課題一覧:
1. 漫画『復活の地』のレビューで、冒頭に描かれているものとして挙げられている項目をすべて書き出してください。
2. 漫画『復活の地』のレビューの最後の文に続けて、その先を書いてください。

課題文:
地球とは違う星「レンカ」。その統一国家、レンカ帝国の帝都を大規模地震が襲う。
植民地総督府の若き官僚が託された権力で今、何を為すか。
だが、そこには帝国を揺るがすほどの私利私欲が渦巻いている。
復活の地 1 (ハヤカワ文庫 JA)原作について詳しくは上記リンクのレビューで済むと思うので省略。
本作は小川一水氏の同名小説を元にした漫画。
コメディー色の強い漫画版「
第六大陸」に比べ、
こちらは非常にシリアスであり誠実に描かれており、
作品の空気にある災害の「重さ」がジワジワと伝わってくるのが良い。
冒頭は星や帝国・そして後々重要になってくるであろう派閥や民族を、
中盤には皇族軍(天軍)・陸軍の部分を、終盤には記者も加わり、
大災害というスケールを覗かせるのだが、一巻はそこで終わりというのが勿体無い。
いや、そう思うのは続きが早く読みたいからだろう。
別惑星・統一国家・派閥に民族や天軍などと、読み手が現実の日本と比べてしまい
やや敷居が高く感じて戸惑うと思うが、一冊に纏まっているので難無く読めるだろう。
連載を追って読んでいたらバックナンバーを参照しなくちゃいけない分、大変だ。

コレクションの記録:

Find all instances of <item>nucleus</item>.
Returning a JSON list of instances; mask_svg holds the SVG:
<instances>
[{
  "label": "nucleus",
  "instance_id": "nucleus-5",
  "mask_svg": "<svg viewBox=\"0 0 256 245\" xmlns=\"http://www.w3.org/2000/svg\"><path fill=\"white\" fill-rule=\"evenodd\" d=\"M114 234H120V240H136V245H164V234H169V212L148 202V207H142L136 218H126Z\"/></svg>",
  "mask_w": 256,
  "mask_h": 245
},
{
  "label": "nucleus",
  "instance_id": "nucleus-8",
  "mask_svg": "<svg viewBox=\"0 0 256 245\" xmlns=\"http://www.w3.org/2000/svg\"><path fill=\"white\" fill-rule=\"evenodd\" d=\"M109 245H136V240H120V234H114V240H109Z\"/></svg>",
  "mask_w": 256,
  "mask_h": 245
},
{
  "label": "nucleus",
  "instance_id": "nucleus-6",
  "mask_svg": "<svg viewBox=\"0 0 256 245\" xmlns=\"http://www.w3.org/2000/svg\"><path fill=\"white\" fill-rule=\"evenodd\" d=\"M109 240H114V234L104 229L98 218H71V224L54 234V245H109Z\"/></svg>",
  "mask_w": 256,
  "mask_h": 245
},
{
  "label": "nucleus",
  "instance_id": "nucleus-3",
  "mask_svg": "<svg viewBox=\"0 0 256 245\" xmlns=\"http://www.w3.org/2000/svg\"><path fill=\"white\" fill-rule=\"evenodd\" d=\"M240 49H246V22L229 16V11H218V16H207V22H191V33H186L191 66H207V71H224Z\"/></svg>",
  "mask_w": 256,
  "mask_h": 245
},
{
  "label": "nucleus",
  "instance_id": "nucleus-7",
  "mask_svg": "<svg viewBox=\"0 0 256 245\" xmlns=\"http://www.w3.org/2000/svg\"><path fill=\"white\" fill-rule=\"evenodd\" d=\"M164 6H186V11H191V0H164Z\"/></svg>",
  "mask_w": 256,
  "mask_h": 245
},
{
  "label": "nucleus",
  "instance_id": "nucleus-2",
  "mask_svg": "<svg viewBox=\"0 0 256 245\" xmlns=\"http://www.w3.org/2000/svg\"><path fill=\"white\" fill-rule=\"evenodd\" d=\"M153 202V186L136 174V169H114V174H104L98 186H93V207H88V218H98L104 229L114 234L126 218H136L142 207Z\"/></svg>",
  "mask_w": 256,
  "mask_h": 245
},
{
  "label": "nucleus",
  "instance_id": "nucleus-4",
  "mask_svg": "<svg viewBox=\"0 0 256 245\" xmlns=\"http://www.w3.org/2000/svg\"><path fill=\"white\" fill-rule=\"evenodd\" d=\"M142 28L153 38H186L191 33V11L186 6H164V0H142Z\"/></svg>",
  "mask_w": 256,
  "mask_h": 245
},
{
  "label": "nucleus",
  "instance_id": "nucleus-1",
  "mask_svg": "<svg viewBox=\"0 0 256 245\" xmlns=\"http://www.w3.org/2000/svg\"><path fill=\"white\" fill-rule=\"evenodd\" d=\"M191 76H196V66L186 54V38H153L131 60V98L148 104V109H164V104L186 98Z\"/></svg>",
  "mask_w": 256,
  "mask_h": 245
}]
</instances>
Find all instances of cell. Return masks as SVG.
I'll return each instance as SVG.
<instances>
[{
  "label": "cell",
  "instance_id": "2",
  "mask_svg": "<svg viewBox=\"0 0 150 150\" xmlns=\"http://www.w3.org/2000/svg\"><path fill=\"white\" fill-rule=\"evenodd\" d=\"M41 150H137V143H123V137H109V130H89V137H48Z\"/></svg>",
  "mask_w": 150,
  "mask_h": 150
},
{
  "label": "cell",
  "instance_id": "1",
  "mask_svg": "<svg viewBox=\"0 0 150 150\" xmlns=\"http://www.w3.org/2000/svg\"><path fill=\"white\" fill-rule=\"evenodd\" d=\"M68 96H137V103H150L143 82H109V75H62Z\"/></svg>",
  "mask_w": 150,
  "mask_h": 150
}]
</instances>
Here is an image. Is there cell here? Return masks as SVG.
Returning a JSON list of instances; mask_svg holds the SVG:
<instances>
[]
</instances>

解答例:
1. 星、帝国、派閥、民族

2.
単行本には補足という役割で、各話の合間に
ハナシに見合った世界観説明がなされているのは嬉しい。
原作とは違い連載漫画のテンポで、主人公中心の視点になり色々と省略されてはいるが、
原作既読の人にも思わず唸らせる重大なオリジナルエピソードが追加されています。必読!
漫画の印象としては伊藤悠女史の「
皇国の守護者」を彷彿とさせる
見事な出来栄えで、視線や所作、表情や災害の描画、それに構成能力も高い。
その為、フィクションである世界観に嘘偽りが見えずとても引き込まれる。
というか前嶋重機氏の原案デザインで、良くここまで描けるなぁ、と関心しきりだ。
もっと読みたいという欲がある為に評価を一つ下げさせてもらった。
作中曰く「私利はない、私欲は許されん」そんな私に公僕は向いてないだろうな。
続巻は絶対買う。この私欲は許してほしい。